The National Electronics Manufacturing Initiative, an industry-organized "virtual consortium" known as NEMI, has announced three new optoelectronics projects focusing on optical adhesives, fiber handling and fiber optic signal performance.

The initiatives are the result of a gap analysis performed as part of the Herndon, Va., organization's 2000 road-mapping plan. The planning session, held every two years, identifies gaps in the infrastructure and sets goals that must be met if the industry is to remain competitive.

"There is tremendous overcapacity and dark fiber," said CEO Jim McElroy, who is steering NEMI through one of the softest markets in years. The member companies realize that, if they are going to achieve low-cost, high-volume manufacturing, they must cooperate. "Now is the time," he added.

McElroy said that the organization is interested primarily in establishing industry standard solutions.

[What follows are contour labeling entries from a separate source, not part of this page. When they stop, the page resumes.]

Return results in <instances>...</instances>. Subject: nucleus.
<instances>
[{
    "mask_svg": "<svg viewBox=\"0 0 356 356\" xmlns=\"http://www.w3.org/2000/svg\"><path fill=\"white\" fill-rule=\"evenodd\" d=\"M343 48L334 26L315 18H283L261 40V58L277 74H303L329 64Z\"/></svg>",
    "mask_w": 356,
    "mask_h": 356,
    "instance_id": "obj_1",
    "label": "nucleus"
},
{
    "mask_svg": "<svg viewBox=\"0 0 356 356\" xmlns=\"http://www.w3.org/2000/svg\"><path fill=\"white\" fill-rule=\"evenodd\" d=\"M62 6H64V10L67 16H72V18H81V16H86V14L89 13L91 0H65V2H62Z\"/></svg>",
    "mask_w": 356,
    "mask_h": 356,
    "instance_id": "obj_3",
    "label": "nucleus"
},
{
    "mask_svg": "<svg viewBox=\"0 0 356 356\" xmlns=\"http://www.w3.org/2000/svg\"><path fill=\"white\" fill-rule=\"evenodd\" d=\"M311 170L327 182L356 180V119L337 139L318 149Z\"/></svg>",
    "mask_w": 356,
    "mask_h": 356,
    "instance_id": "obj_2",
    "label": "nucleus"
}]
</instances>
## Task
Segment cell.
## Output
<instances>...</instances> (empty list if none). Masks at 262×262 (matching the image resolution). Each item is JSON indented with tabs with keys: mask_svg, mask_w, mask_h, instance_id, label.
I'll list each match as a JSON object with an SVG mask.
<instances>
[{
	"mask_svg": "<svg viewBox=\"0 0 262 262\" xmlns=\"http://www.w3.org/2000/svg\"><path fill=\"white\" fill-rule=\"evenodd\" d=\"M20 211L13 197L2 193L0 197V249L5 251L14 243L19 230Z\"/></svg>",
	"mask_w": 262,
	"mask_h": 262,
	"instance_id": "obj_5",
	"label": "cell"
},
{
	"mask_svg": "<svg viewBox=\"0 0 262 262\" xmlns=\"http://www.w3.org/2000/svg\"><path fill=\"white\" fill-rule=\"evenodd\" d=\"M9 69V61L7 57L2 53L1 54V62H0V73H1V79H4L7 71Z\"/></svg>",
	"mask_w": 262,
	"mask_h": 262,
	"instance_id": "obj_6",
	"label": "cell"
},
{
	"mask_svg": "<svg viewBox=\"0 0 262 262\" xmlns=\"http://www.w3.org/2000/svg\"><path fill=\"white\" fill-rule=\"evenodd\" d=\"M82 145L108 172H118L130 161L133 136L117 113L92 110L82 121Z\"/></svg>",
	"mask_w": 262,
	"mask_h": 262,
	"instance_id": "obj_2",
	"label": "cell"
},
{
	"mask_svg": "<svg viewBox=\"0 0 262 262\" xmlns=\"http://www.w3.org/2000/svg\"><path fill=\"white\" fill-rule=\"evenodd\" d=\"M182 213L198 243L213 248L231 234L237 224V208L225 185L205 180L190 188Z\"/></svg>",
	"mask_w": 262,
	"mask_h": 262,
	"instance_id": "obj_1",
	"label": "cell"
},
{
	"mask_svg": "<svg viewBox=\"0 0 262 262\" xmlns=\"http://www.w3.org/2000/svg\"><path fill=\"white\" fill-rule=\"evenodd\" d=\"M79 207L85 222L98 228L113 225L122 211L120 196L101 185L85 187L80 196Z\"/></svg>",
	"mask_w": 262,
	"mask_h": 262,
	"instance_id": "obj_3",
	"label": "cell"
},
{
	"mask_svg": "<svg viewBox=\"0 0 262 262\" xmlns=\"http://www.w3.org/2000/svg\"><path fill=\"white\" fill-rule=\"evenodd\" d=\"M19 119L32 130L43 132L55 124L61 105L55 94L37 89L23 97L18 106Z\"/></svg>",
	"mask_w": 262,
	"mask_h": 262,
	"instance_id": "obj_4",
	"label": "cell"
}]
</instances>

Although he acknowledged that all competitive gaps are related to technology -- for instance, the state-sponsored programs that make the European Union and China strong competitors -- NEMI's roots are in technology, and it is more concerned with business practices than the policy side of the equation.

Because the industry is still in the embryonic stage, NEMI hopes to minimize wasteful and anticompetitive practices that result from differing standards. To avoid proprietary conflicts among its members, it focuses on precompetitive technologies, such as optoelectronic packaging, said Alan Rae, chairman of the NEMI optoelectronics technology integration group and vice president of technology for Cookson Electronics. For example, connectors are things all members can talk about, he said, unlike waveguides or diodes.

One concern, McElroy said, is that they don't want to standardize something that technology will do away with in a few years. Creating a standard is only the first part of the problem. However, as integration occurs, it may resolve some of the challenges they are now facing.

The primary problem is that people aren't buying, Rae said. The performance of copper-based electronics has gone up while the price has come down. Optoelectronics technologies must be improved before they can compete with copper. Although current programs examine the tools and techniques for advancing fiber optics, Rae envisions a need for chip-to-chip communication between optoelectronics and computers that could open up new possibilities for the industry.